Making a usable Multithreaded Task System - Part 1

• Categories:
• Programming

• Tags:
• learning
• multithreading
• programming

Getting out of my studies I understand how to create a thread and execute a task there, as well as making an extremely basic manager that controls how that is performed with little overhead.

But that same structure does not allow to chain tasks, know when a task is done without callbacks, no internal synchronization,… Therea re a lot of things that are present in other engines and existing libraries.

I could use those libraries or not even do my own engine, but I would not be properly learning about it, so here I am.

On this first post about the task system, the base structure will be laid out to execute tasks and schedule tasks. In the conclusion, the next steps and thigns I find are missing will be explained.

Introduction

The base is pretty simple, you add a task to a queue that will be executed in a thread somewhere. In order to achieve such thing there are some things that these task must check:

• Tasks are self contained, data used in that task is only used by that task and nowhere else at the same time.
• Tasks + Setup are expensive enough to part away, or numerous enoughh to be worth subdividing and then synchronizing the results.
• Tasks are not prioritary, whenever we finish it we can use it but is not needed now.

These constraints are the ones I currently know of and the ones, but my task manager and any task manager will take care of it. It is job of the programmer designing the tasks to acknowledge when to use them and how to set them up.

Task

class Task
{
    public:
    virtual void run() = 0;
}

class Example_Task : public Task
{
    // Some data that it uses and has to be setup for parallel use
    uint32_t* data;

    // Override the execution function
    void run() override
    {
        // Do somethign
    }
}

This is the simplest form of a task in my manager. You override an executing function that the manager will run on a thread when available.

Manager

class TaskManager
{
    public:
    bool Init();
    bool Close();

    void ScheduleTask(Task* task);

    private:
    std::vector<std::thread*> threads;
    std::queue<Task*> scheduled_tasks;
    std::mutex _queue_mtx;
    std::condition_variable _thread_event;

    std::atomic<bool> exit_flag;
}

The basic setup to hold tasks and feed the threads slowly. The mutex will serve as a barrier to ask permission to access the queue and get a task.

The std::conditional_variable warns the threads that are waiting for the queue to get tasks or when it is time to close.

Initialization

Each thread has to be initialized and be running a function that in short: asks the mutex for permission to use the queue and then execute it, if there are no tasks available, one thread will be the one blocking the mutex and waiting for a task to be available.

void ThreadLoop()
{
    while(true)
    {
        Task* t = 0;
        {
            std::unique_lock<std::mutex> lock(_queue_mtx);
            while(t == NULL && !exit_flag)
            {
                if(scheduled_tasks.empty())
                    _thread_event.wait(lock);
                else
                {
                    t = scheduled_tasks.front();
                    scheduled_tasks.pop();
                }
            }
        }

        if(exit_flag) break;

        t->run();
    }
}

As for the initialization, we can arbitrarily assign a number of threads that running function, but I prefer to assign as many logic threads that are available (hyperthreads / 2x cores /… depends on CPU architecture).

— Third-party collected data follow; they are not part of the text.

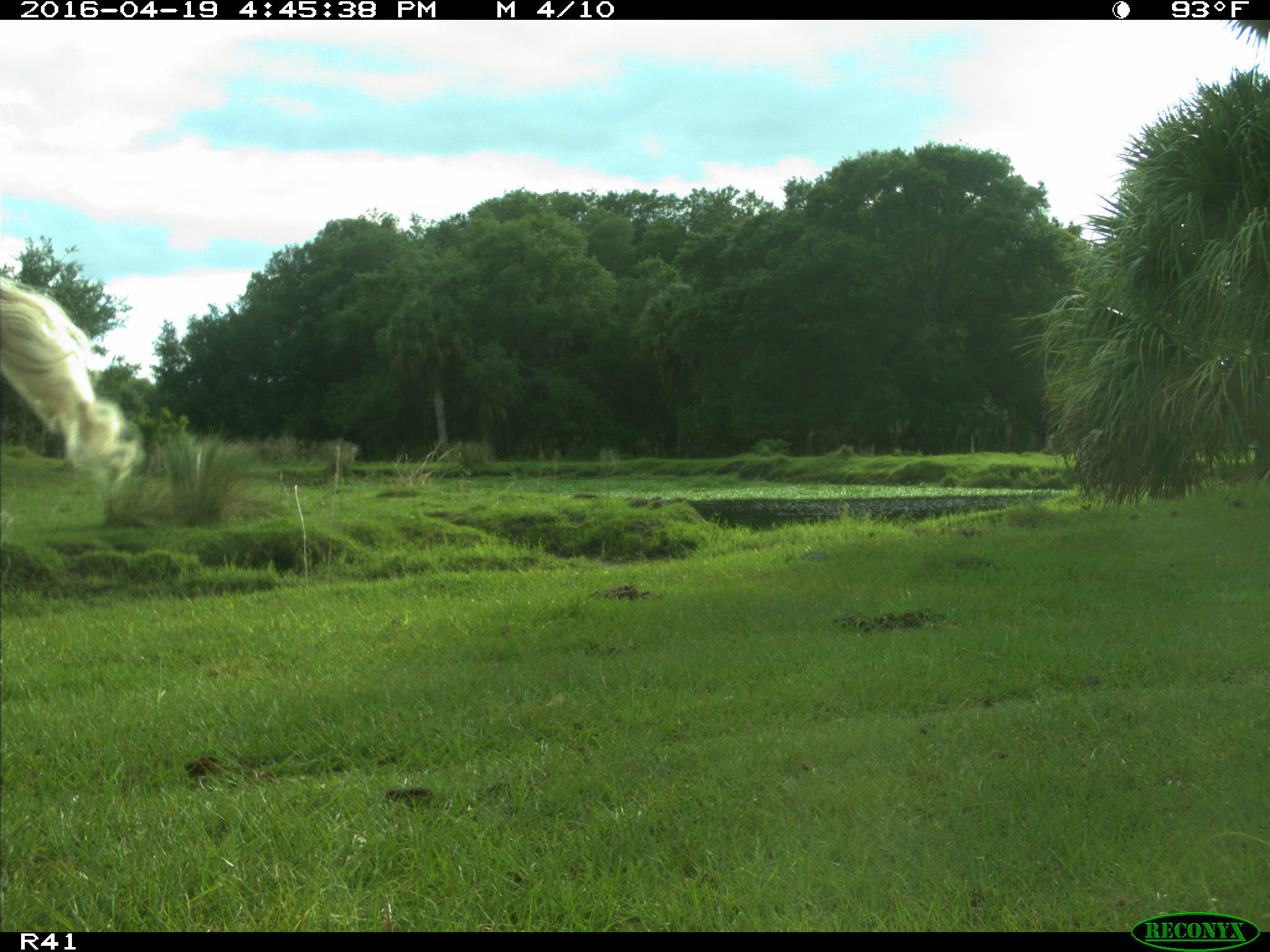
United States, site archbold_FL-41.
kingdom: Animalia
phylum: Chordata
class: Mammalia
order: Artiodactyla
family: Bovidae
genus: Bos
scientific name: Bos taurus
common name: domestic cow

I have not tested at which point too many threads in relation to the logical threads is an issue, or even if there are gains to be made really. Logic tells me that as long as you map it precisely or even less (main thread and other program tasks) should be at least decent.

bool Tasker::Init()
{
    for(uint16_t i = 0; i < std::thread::hardware_concurrency(); ++i)
        threads.push_back(new std::thread(ThreadLoop));

    return true;
}

Closing

We notify the threads that we are done, we make them finisht he task and close themselves and delete the threads.

bool Tasker::Close()
{
    bool ret = true;
    
    exit_flag = true;
    _thread_event.notify_all();
    for (uint16_t i = 0; i < threads.size(); ++i)
    {
        threads[i]->join();
        delete threads[i];
    }

    threads.clear();

    return ret;
}

Scheduling Tasks

As we have a single queue to add and supply tasks, multipel threads will be requesting access to it. We need to ask for permission to use it, add it quickly and notify the threads that a task has been added (in case they are waiting for tasks to be feed with).

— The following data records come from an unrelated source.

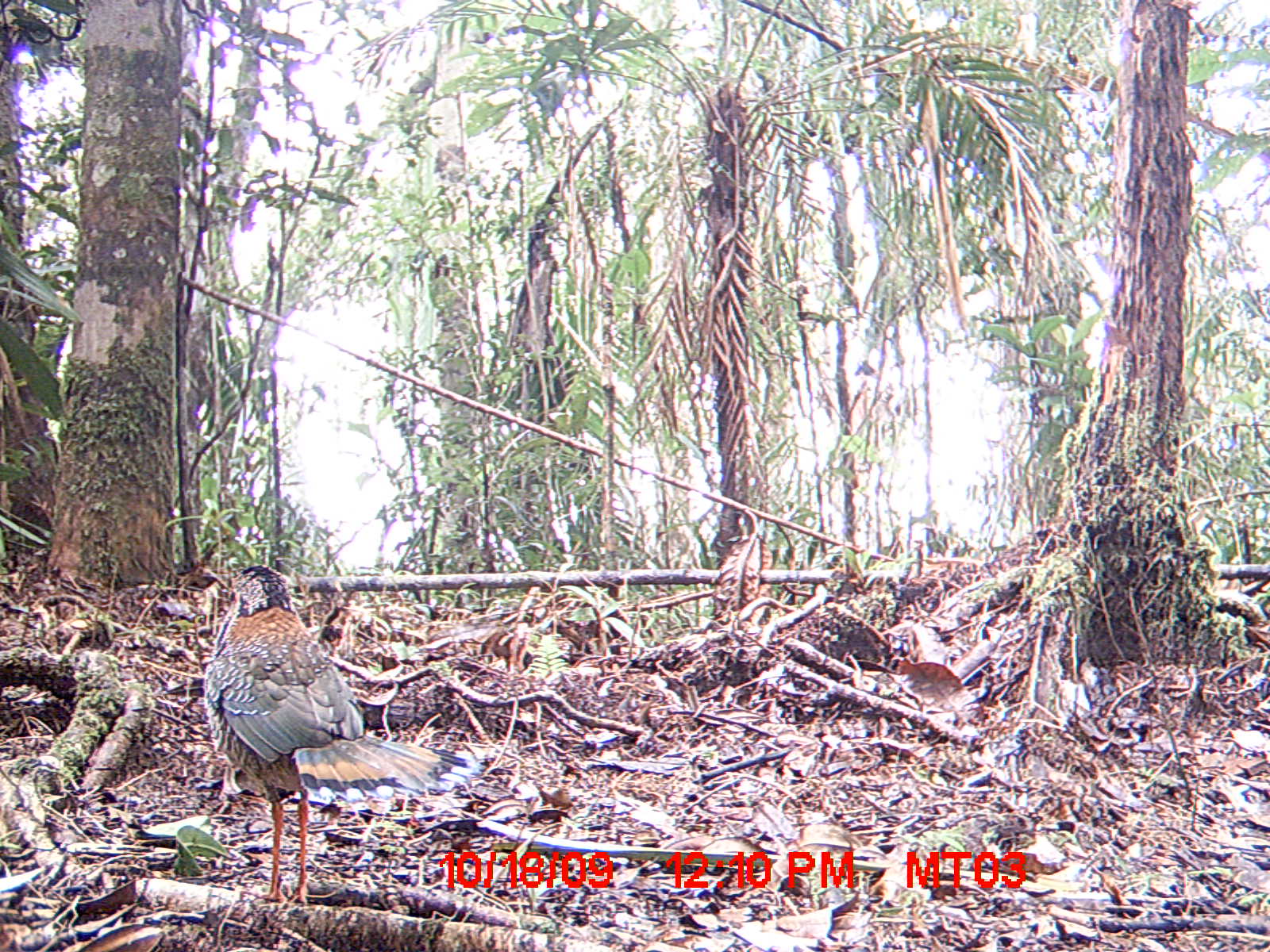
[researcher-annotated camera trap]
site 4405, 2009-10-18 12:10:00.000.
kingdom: Animalia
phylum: Chordata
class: Aves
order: Coraciiformes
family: Brachypteraciidae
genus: Brachypteracias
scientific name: Brachypteracias squamiger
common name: scaly ground-roller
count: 1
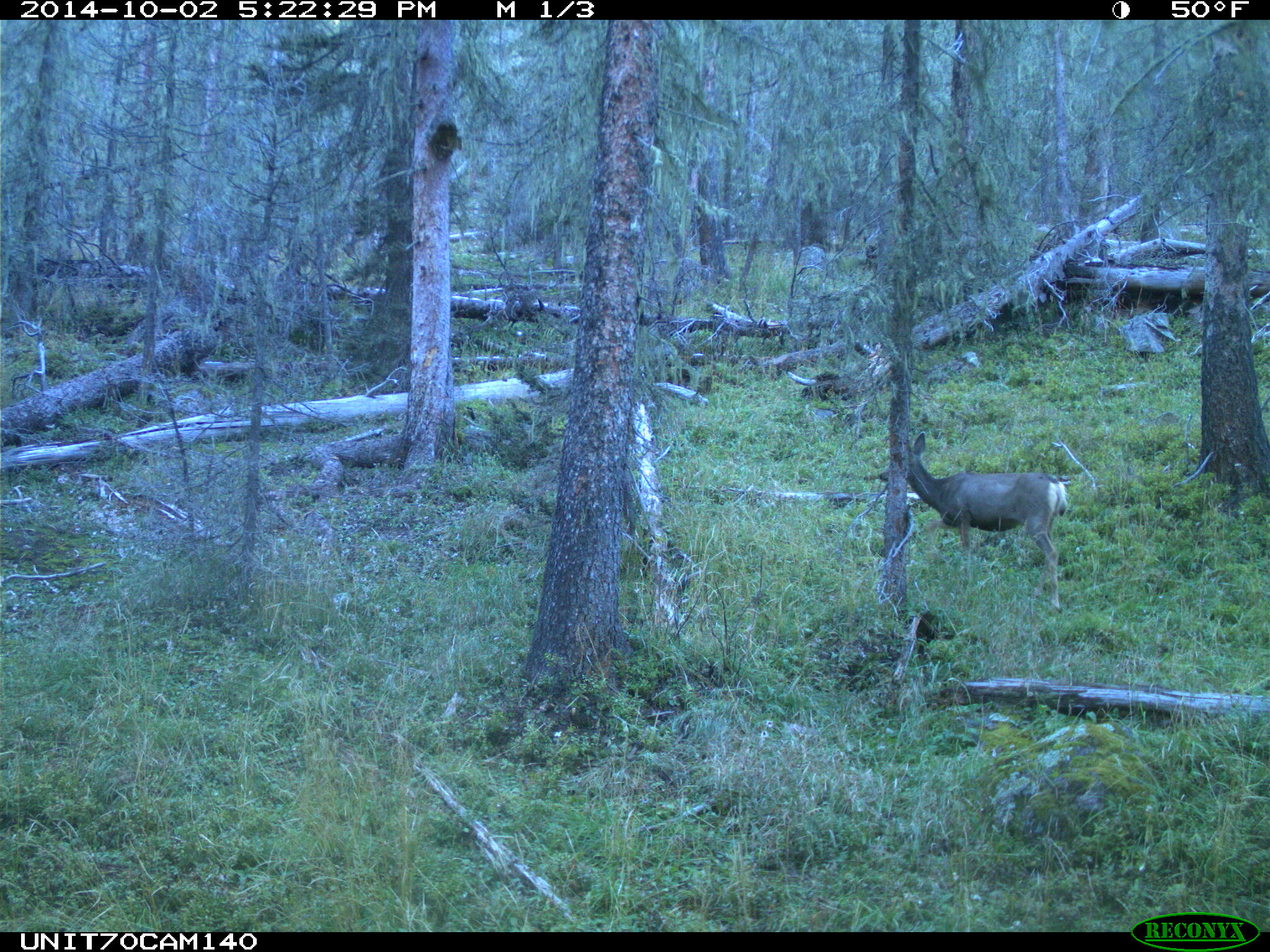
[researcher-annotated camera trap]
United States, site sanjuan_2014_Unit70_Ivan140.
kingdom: Animalia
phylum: Chordata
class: Mammalia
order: Artiodactyla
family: Cervidae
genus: Odocoileus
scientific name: Odocoileus hemionus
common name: mule deer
Odocoileus hemionus (mule deer).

void Tasker::ScheduleTask(Task* task)
{
    std::unique_lock<std::mutex> qLock(_queue_mtx);
    scheduled_tasks.push(task);
    _thread_event.notify_one();
}

Closing

This base is extremely barebones. The only example of practicality would be to use it on do and forget type tasks, such as any asyncrhonous action like loadign non trivial data, networking,… or pinning down threads with a recurrent task like rendering which you only have to lock access to some data structure to send request to GPU.

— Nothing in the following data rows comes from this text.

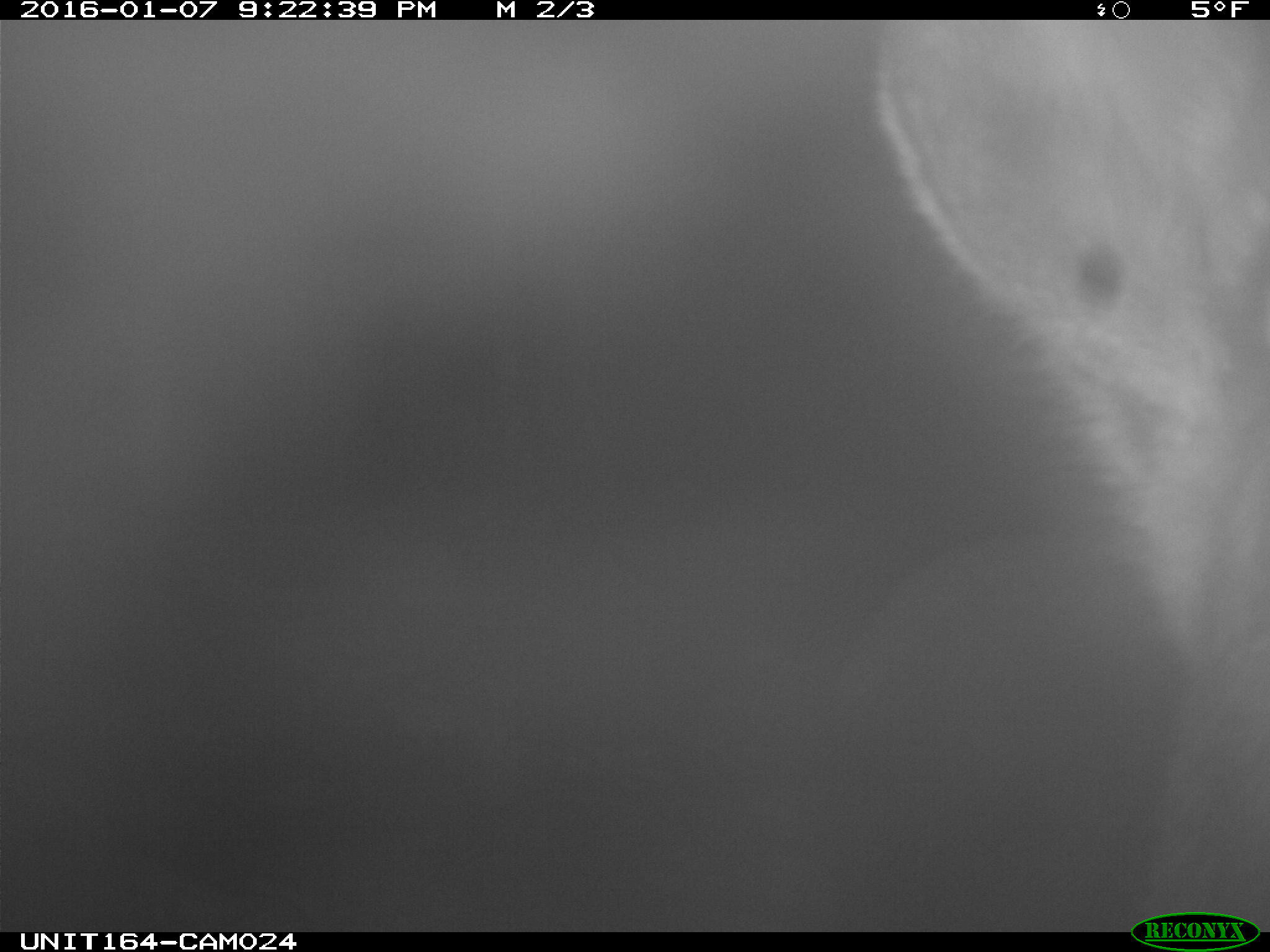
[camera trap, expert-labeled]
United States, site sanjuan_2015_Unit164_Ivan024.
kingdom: Animalia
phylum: Chordata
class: Mammalia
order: Artiodactyla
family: Cervidae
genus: Alces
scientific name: Alces alces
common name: moose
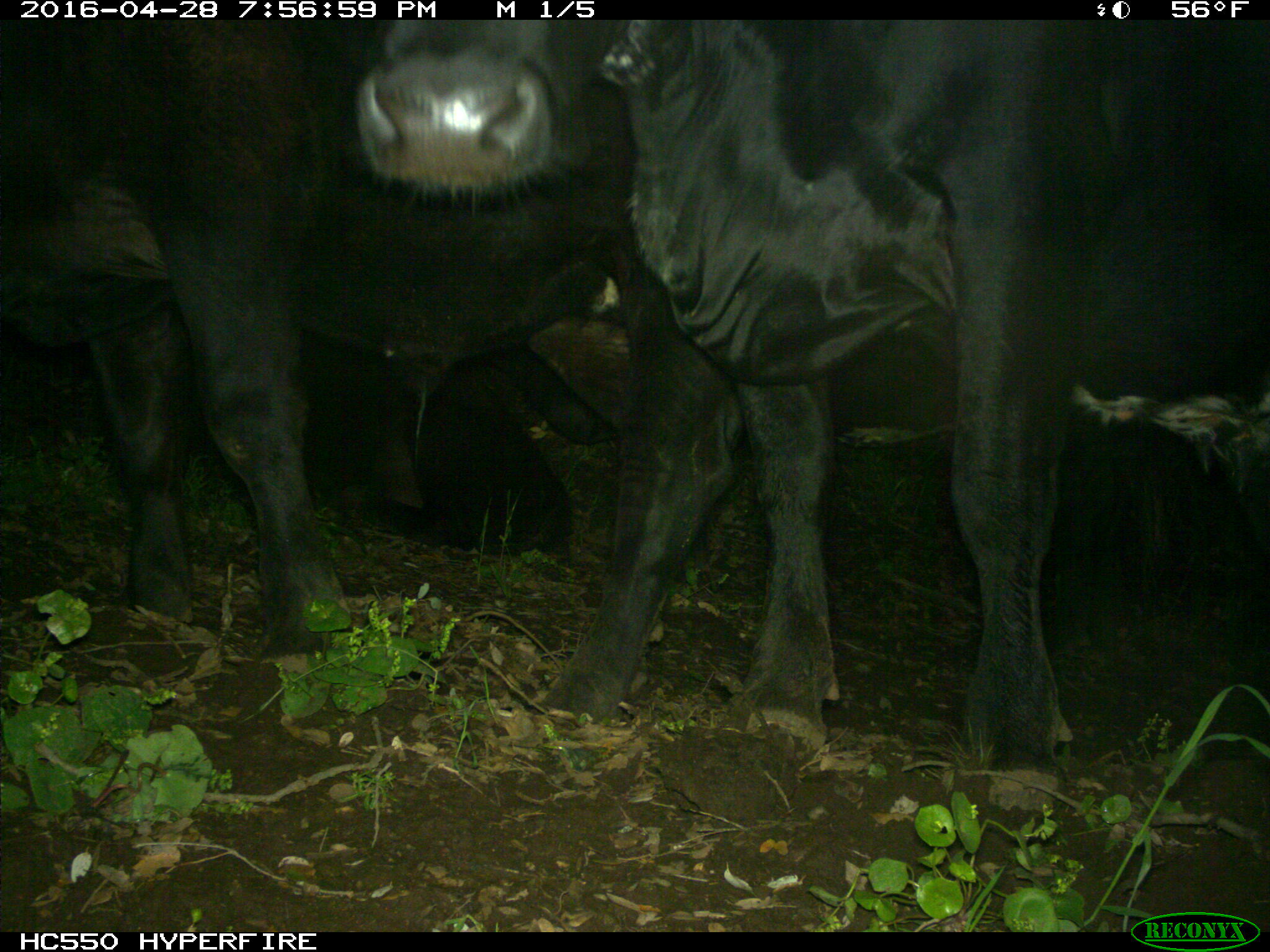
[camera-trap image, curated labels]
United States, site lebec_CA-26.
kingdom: Animalia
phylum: Chordata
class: Mammalia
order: Artiodactyla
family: Bovidae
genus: Bos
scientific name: Bos taurus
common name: domestic cow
Bos taurus (domestic cow).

What I want in my task/job system is to be able to schedule them in relation to toher tasks, have recurrent tasks, know what is being done or note, make sure there are no bottlenecks when asking for tasks…

There are a ton of things that come to mind which I don’t know the solution of and until I understand it, I don’t feel capable of using another library that helps me with that. I don’t like feeling that I do things based on unknown black magic (although most of what we use might as well be).